Measuring the resistance of a short length of conducting
filament extruded from a standard hot end. The 1.75mm filament
used as input was made by rolling and can also be seen.
We have been experimenting with putting conducting particles in printing plastic, inspired by this paper:
They used carbon as a filler, which works nicely, but gives rather high resistances. So we tried silver instead (expensive...) to get the resistance down. This didn't work very well because of the shape of the silver particles.
The silver particles are flakes, and the carbon particles are fluffy and dendritic. We hypothesised that the shape of the carbon allows lots of particles to touch each other (or at least to conduct between them synapse-like by quantum tunneling), but gives the high resistance. So a mixture of the carbon to get the geometry of the particles right and silver to introduce short circuits between the carbon projections might work even better.
There was also a problem with the silver when it came to contact resistance at the surface. It may be that the spiky carbon tends to stick out of the surface, whereas the flatter silver ends up with a plastic film over it.
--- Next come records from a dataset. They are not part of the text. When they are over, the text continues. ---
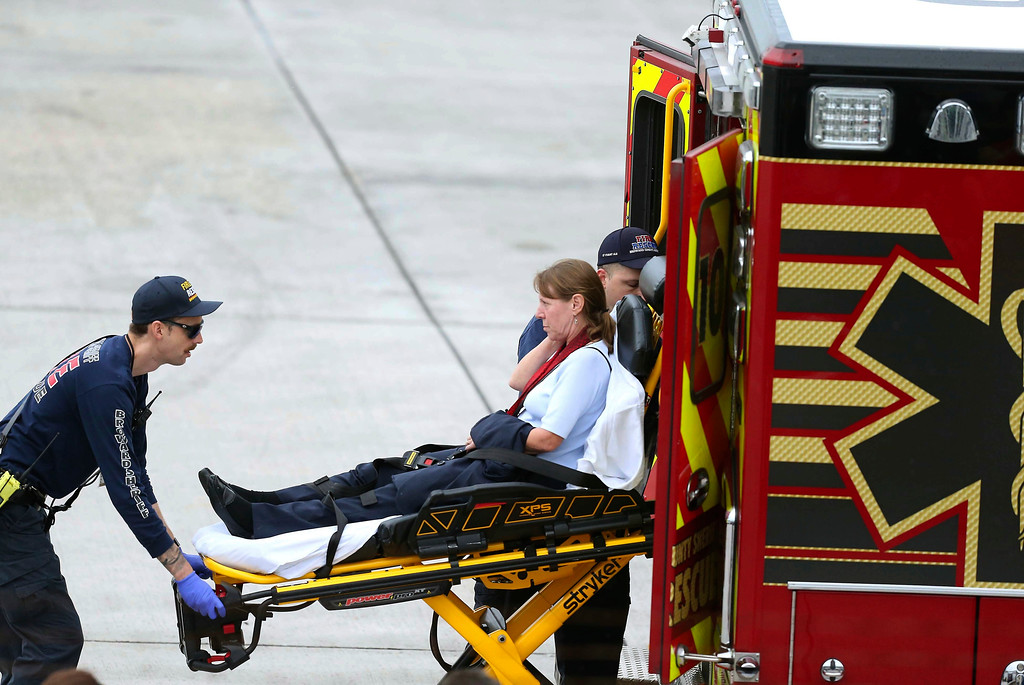 . An injured woman is loaded into an emergency vehicle at Fort Lauderdale-Hollywood International Airport after a gunman opened fire inside a terminal of the airport, killing several people and wounding others before being taken into custody, Friday, Jan. 6, 2017, in Fort Lauderdale, Fla.   (David Santiago/El Nuevo Herald via AP)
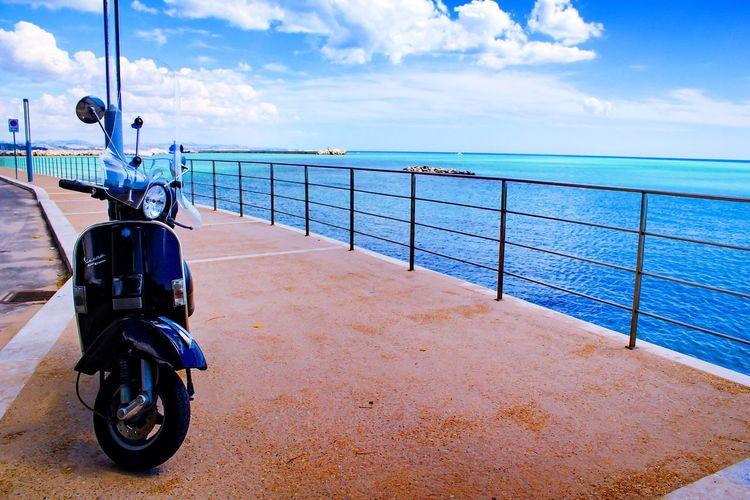 Bicycle on railing against sea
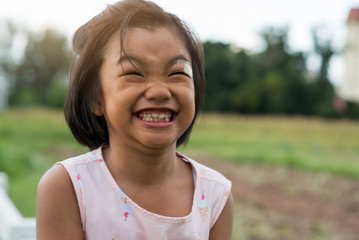 Cute little girl have broken teeth and smiling,asian child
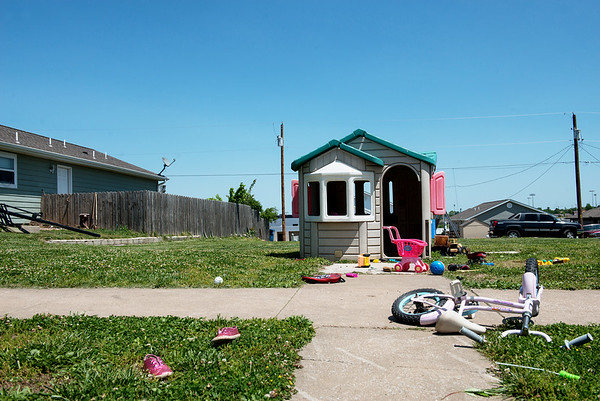 Globe/Roger Nomer<br /> A child's playhouse occupies an empty lot near 23rd and Kentucky. Although many neighborhoods have built back in the tornado zone, several empty lots remain.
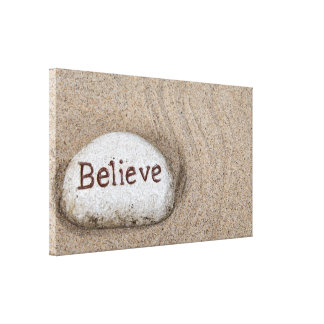 word Believe on beach rock Canvas Print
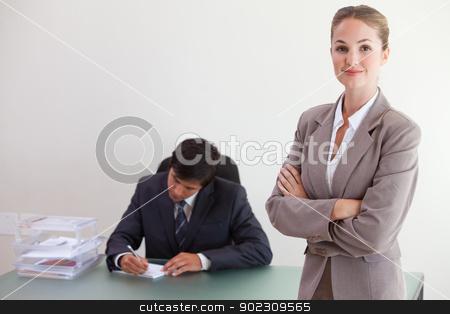 Young busineswosman posing while her colleague is working stock photo, Young busineswosman posing while her colleague is working in an office by Wavebreak Media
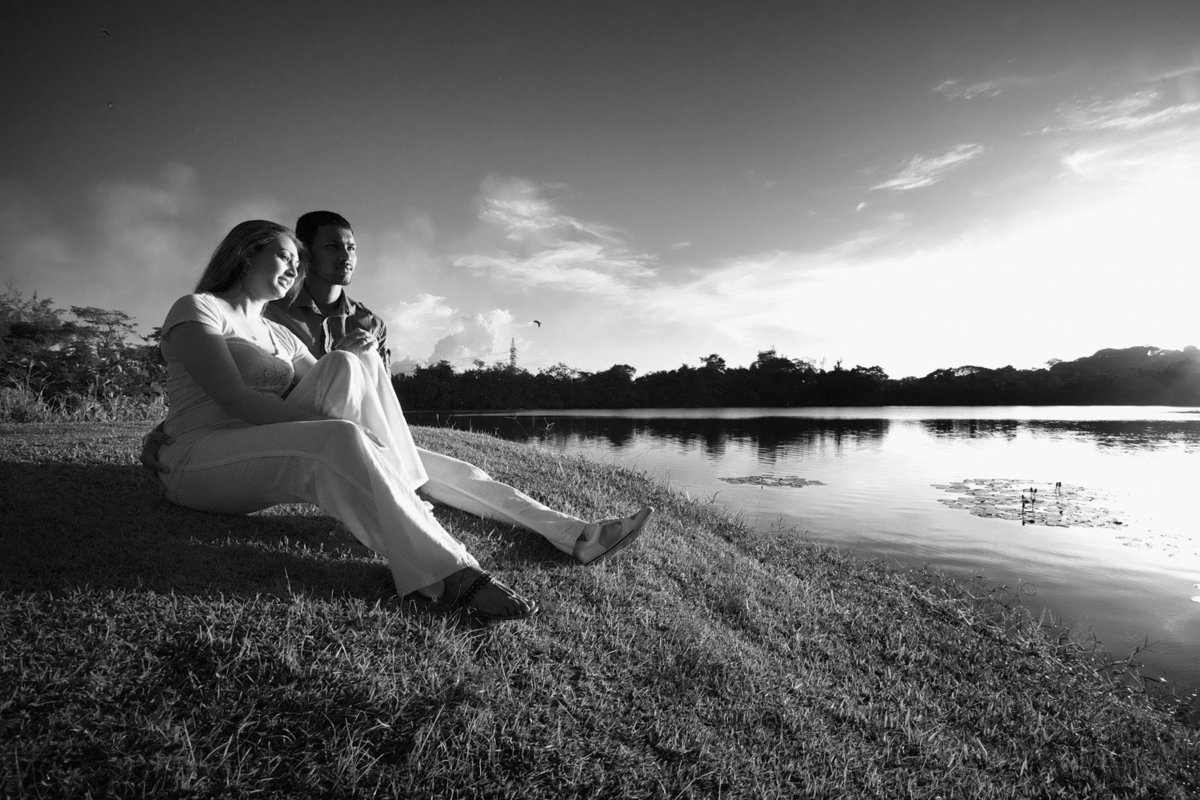 Couple sits on the bank or a lake during the sunset in a B+W capture. Photo by Ross Photography, Trinidad, W.I..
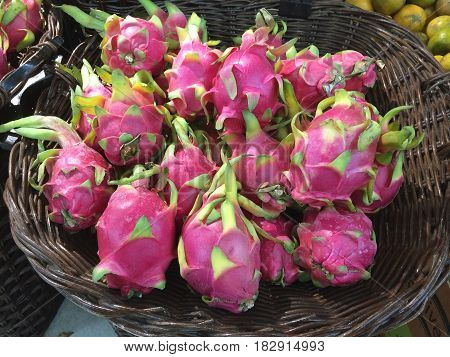 Dragon fruit in a basket. Wait for someone to buy in the supermarket.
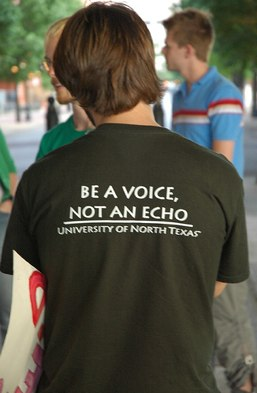 man on University of Texas violence against woman protest, wearing a shirt that says 'be a voice, not an echo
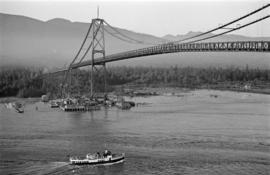 [Ship approaching the Lions Gate Bridge under construction]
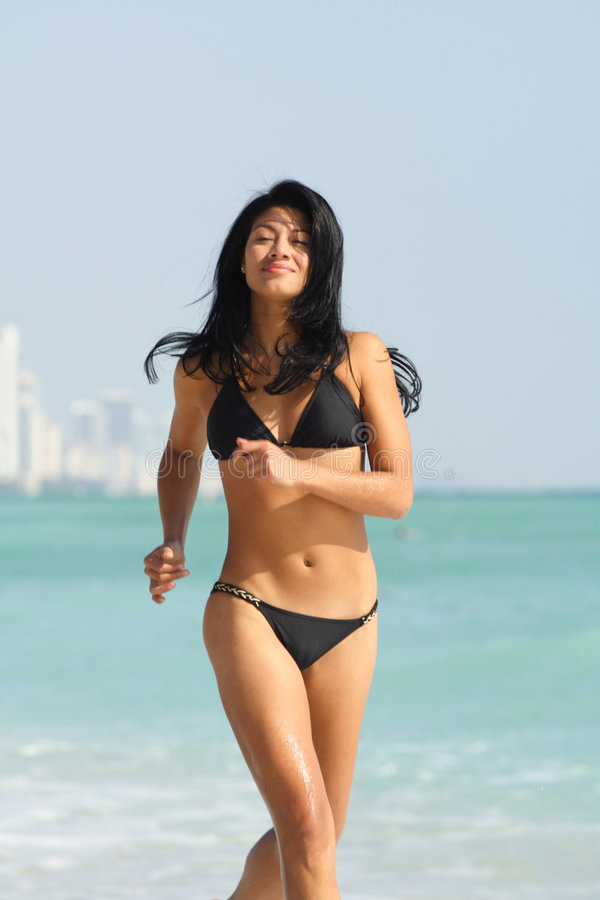 Download Woman Running On The Beach Stock Image - Image: 4565131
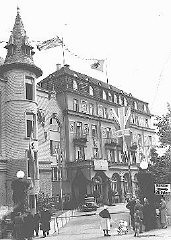 <p>German citizens stand outside the decorated Hotel Dreesen, where Neville Chamberlain and Hitler held their second meeting on the Sudetenland and German demands for Czech territory.  Nazi flags and the Union Jack fly from the building. Bad Godesberg, Germany, September 22, 1938.</p>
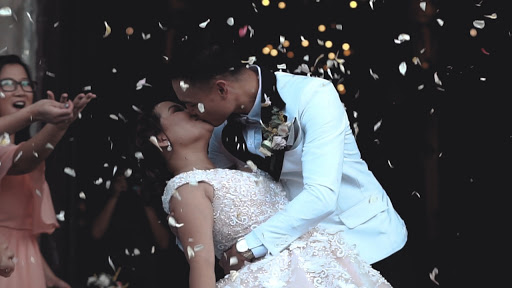 wedding couple kissing in front of confetti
It seemed like mixing different conducting fillers may be the way to go. So we have tried experiments with a mixture of both silver and carbon, which seem to work better in combination than either on their own.
Full details can be downloaded from the RepRapPro Github repository here.
Finally, another possibility is mixing a magnetic powder into the filament, for which we don't care whether the particles touch or not, of course...